Pick out each line below that contains the word "inches", and copy those lines.

* * * * * * * * *

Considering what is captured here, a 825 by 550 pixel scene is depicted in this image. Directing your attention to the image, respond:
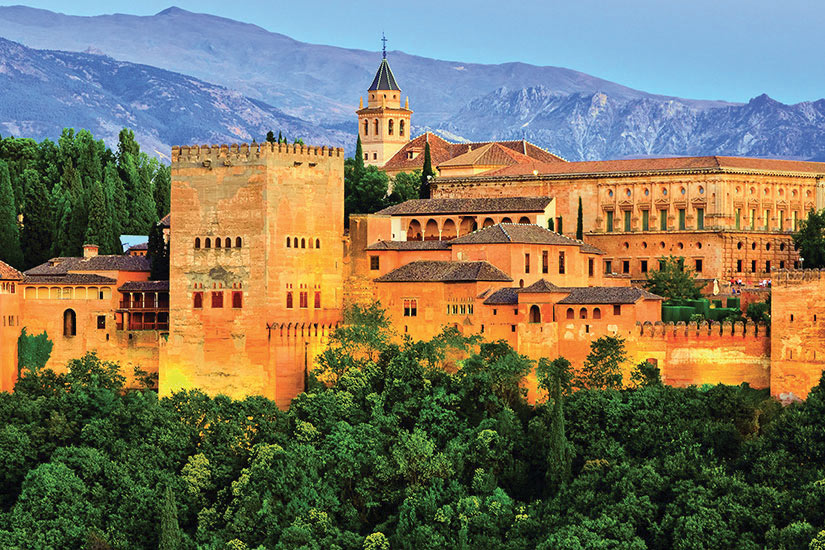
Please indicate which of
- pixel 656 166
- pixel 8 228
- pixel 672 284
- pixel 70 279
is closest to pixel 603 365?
pixel 672 284

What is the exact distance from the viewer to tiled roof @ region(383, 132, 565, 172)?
2859 inches

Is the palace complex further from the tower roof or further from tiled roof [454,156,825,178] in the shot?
the tower roof

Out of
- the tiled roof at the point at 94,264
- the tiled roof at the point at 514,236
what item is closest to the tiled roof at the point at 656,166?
the tiled roof at the point at 514,236

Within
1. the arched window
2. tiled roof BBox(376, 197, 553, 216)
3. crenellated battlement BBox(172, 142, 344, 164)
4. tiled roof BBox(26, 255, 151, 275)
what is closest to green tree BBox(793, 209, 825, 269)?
tiled roof BBox(376, 197, 553, 216)

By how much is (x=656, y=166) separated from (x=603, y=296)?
59.4 feet

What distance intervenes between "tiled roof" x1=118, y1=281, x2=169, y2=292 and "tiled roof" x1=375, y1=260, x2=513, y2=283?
7120 mm

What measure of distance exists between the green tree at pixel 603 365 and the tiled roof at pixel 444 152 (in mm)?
23830

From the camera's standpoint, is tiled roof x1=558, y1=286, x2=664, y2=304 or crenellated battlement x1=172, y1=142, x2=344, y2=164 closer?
tiled roof x1=558, y1=286, x2=664, y2=304

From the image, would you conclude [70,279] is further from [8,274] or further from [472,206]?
[472,206]

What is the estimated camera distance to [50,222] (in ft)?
203

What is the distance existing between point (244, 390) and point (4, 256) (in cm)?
1504

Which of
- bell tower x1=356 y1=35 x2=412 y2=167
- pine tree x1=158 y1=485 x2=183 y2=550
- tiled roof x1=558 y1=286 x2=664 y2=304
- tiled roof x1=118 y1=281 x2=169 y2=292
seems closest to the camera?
pine tree x1=158 y1=485 x2=183 y2=550

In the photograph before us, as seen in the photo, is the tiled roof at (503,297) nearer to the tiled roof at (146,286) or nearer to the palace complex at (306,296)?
the palace complex at (306,296)

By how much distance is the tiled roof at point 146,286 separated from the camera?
169 ft
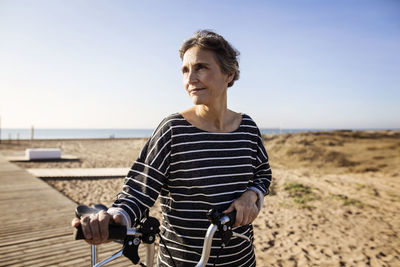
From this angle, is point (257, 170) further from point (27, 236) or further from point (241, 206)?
point (27, 236)

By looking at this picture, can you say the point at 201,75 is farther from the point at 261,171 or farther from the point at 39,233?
the point at 39,233

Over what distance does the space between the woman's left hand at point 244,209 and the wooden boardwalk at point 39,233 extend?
9.43 ft

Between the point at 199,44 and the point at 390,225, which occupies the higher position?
the point at 199,44

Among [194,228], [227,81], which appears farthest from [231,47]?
[194,228]

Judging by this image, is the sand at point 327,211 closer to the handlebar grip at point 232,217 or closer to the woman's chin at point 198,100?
the handlebar grip at point 232,217

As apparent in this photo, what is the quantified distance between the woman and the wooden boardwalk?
270cm

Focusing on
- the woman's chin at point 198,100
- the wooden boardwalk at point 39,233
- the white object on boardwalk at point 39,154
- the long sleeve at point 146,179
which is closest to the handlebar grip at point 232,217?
the long sleeve at point 146,179

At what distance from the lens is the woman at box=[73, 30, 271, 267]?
123 cm

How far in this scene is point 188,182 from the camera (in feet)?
4.20

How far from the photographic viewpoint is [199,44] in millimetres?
1325

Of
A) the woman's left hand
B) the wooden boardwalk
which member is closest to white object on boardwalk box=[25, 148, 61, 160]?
the wooden boardwalk

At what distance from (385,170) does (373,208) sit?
7.39 meters

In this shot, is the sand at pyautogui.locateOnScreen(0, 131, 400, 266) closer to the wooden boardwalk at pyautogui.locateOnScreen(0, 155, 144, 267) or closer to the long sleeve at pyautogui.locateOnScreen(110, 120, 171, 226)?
the wooden boardwalk at pyautogui.locateOnScreen(0, 155, 144, 267)

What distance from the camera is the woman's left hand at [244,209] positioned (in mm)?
1241
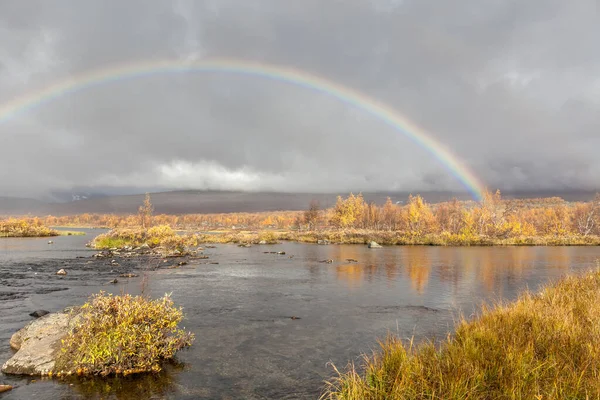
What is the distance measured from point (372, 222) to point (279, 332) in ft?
504

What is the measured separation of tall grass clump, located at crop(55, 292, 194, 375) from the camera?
12016 mm

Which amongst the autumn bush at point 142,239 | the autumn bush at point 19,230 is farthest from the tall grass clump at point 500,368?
the autumn bush at point 19,230

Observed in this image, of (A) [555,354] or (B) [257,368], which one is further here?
(B) [257,368]

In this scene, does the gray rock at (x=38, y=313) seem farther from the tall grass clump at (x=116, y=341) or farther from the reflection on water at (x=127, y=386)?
the reflection on water at (x=127, y=386)

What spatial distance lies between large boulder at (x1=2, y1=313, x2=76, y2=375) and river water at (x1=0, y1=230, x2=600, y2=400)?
0.55 m

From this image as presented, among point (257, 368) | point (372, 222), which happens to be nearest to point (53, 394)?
point (257, 368)

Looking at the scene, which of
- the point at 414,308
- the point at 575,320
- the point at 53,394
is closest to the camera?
the point at 53,394

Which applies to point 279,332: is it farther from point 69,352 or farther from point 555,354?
point 555,354

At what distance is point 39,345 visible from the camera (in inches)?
515

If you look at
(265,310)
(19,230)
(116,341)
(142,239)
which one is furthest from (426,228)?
(116,341)

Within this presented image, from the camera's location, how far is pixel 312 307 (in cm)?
2247

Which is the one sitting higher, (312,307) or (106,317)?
(106,317)

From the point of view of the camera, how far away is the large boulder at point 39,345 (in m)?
12.1

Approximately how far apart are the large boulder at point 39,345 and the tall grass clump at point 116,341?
476 millimetres
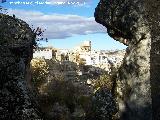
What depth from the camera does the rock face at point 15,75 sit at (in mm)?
10570

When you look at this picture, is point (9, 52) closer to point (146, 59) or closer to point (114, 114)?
point (146, 59)

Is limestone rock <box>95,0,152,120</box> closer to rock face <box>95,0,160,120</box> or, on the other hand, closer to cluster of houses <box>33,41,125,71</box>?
rock face <box>95,0,160,120</box>

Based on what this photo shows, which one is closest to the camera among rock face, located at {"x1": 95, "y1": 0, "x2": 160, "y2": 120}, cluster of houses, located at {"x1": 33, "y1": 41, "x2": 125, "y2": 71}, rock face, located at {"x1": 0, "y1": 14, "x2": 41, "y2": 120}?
rock face, located at {"x1": 0, "y1": 14, "x2": 41, "y2": 120}

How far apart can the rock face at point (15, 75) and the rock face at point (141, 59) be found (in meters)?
3.47

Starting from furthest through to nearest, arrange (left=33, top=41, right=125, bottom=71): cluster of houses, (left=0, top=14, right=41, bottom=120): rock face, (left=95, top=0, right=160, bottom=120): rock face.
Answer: (left=33, top=41, right=125, bottom=71): cluster of houses < (left=95, top=0, right=160, bottom=120): rock face < (left=0, top=14, right=41, bottom=120): rock face

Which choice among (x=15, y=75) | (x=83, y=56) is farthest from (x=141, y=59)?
(x=83, y=56)

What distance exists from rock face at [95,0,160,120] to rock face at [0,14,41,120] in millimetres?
3475

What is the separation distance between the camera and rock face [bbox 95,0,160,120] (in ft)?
43.5

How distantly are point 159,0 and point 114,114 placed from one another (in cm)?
592

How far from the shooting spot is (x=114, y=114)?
17.5m

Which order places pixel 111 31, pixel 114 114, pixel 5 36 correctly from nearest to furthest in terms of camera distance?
pixel 5 36, pixel 111 31, pixel 114 114

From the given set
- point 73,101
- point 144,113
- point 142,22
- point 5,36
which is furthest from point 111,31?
point 73,101

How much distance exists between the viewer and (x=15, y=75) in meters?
11.0

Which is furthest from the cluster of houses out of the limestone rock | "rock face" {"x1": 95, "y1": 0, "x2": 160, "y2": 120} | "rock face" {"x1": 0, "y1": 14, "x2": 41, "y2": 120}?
"rock face" {"x1": 0, "y1": 14, "x2": 41, "y2": 120}
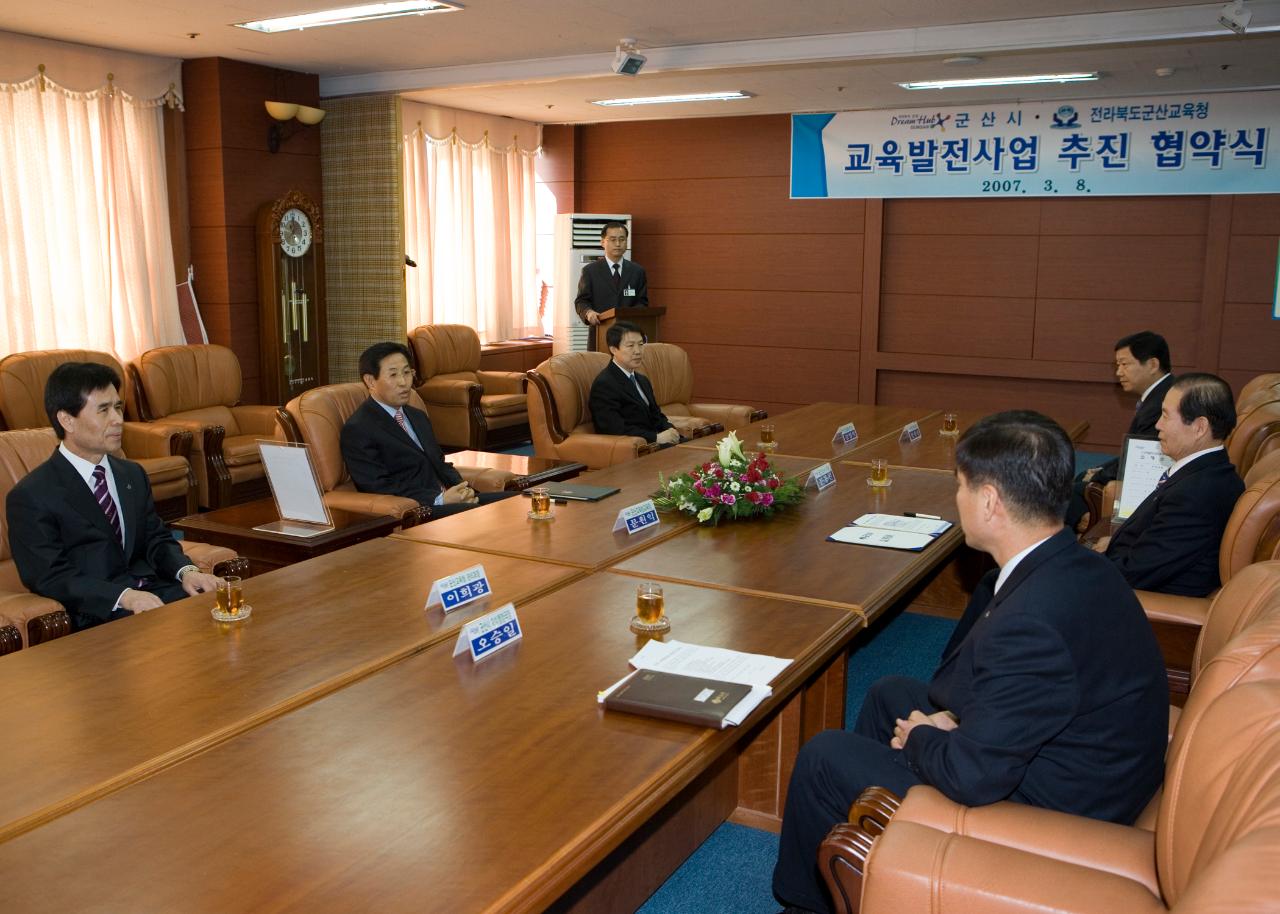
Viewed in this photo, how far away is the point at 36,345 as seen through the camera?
6.39 metres

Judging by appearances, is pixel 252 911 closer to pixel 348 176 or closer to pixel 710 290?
pixel 348 176

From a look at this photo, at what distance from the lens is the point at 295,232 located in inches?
296

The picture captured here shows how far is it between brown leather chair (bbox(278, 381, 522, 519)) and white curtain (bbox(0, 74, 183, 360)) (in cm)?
269

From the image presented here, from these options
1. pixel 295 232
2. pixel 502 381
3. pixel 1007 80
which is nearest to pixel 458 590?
pixel 295 232

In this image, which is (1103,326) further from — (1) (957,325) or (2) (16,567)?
(2) (16,567)

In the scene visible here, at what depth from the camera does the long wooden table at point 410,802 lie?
1.47 metres

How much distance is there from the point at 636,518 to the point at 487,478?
1515 mm

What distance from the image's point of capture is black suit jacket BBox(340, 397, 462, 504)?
4.52 meters

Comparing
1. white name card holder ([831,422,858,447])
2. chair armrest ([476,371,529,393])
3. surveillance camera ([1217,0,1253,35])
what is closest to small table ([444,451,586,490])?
white name card holder ([831,422,858,447])

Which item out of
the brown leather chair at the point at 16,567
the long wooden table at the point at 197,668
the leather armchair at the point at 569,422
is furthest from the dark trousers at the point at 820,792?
the leather armchair at the point at 569,422

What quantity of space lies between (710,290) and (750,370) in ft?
2.59

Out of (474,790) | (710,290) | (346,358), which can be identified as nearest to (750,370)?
(710,290)

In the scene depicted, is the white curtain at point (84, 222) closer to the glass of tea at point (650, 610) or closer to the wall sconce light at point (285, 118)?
the wall sconce light at point (285, 118)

* * * * * * * * *

**Output for this exercise:**
2859 inches
At what distance is point 39,345 visible from the camera (in inches)?
From a look at this photo, at what distance from the lens is the point at 295,232 located in inches?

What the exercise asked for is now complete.